Fig. 5 shows the architecture of a control model according to an embodiment.

Fig. 6 shows a robot control device for an articulated robot with a plurality of linked robot links according to an embodiment.

Detailed Description

Different implementations (in particular the embodiments described below) can be implemented by means of one or more circuits. In an implementation form, a "circuit" may be understood as any kind of logically implemented entity, which may be hardware, software, firmware or a combination thereof. Thus, in an implementation form, a "circuit" may be a hard-wired logic circuit or a programmable logic circuit, such as for example a programmable processor, for example a microprocessor. "circuitry" may also be software, implemented or executed by a processor, e.g. any kind of computer program. Any further type of embodiment of the respective function described in greater detail below can be understood as a "circuit" in accordance with alternative embodiments.

Fig. 1 shows a robotic device 100.

The robot device 100 comprises a robot 101, for example comprising an industrial robot in the form of a robot arm, for moving, mounting or processing a workpiece. The robot 101 has

robot links

102, 103, 104 and a base (or generally a cradle) 105, by which base 105 the

robot links

102, 103, 104 are carried. The term "robot linkage" relates to movable parts of the robot 101, the manipulation of which enables physical interaction with the environment, for example in order to perform a task. For the control, the robot 100 comprises a control device 106, the control device 106 being designed to interact with the environment in accordance with a control program. The last link 104 (seen from the base 105) of the

robot links

102, 103, 104 is also referred to as an end effector 104 and may form a manipulator which contains one or more tools, such as a welding torch, a gripping device (gripper), a painting apparatus or the like.

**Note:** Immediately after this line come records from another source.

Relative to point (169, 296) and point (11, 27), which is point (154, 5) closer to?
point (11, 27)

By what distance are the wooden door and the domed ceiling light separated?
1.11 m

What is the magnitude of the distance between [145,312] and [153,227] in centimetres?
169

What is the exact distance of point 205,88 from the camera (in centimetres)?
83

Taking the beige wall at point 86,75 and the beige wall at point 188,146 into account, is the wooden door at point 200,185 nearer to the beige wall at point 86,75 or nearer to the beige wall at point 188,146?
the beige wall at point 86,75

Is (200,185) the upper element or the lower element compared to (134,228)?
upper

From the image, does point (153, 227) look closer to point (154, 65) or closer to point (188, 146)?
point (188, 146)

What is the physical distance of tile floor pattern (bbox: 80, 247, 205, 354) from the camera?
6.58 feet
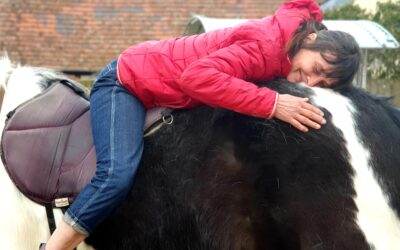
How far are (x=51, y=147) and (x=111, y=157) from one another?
40 centimetres

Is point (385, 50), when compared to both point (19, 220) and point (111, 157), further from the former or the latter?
point (19, 220)

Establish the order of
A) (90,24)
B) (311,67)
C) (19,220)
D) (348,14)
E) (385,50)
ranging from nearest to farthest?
(311,67) → (19,220) → (385,50) → (348,14) → (90,24)

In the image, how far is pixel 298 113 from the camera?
2541mm

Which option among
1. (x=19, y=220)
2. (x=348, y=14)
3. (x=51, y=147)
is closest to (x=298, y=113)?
(x=51, y=147)

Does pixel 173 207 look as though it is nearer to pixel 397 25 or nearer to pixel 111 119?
pixel 111 119

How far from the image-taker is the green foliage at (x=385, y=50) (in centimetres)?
1205

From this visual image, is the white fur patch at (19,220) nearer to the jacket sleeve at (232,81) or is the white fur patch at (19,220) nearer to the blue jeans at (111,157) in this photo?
the blue jeans at (111,157)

The further robot links 102, 103 (closer to the base 105) may form a positioning device such that together with the end effector 104 a robot arm (or articulated rod) is provided having the end effector 104 at its end. The further robot links 102, 103 form an intermediate link (i.e. a link between the base 105 and the end effector 104) of the robot 101. The robotic arm is in this example a robotic arm that may perform similar functions as a human arm (possibly with a tool at its end).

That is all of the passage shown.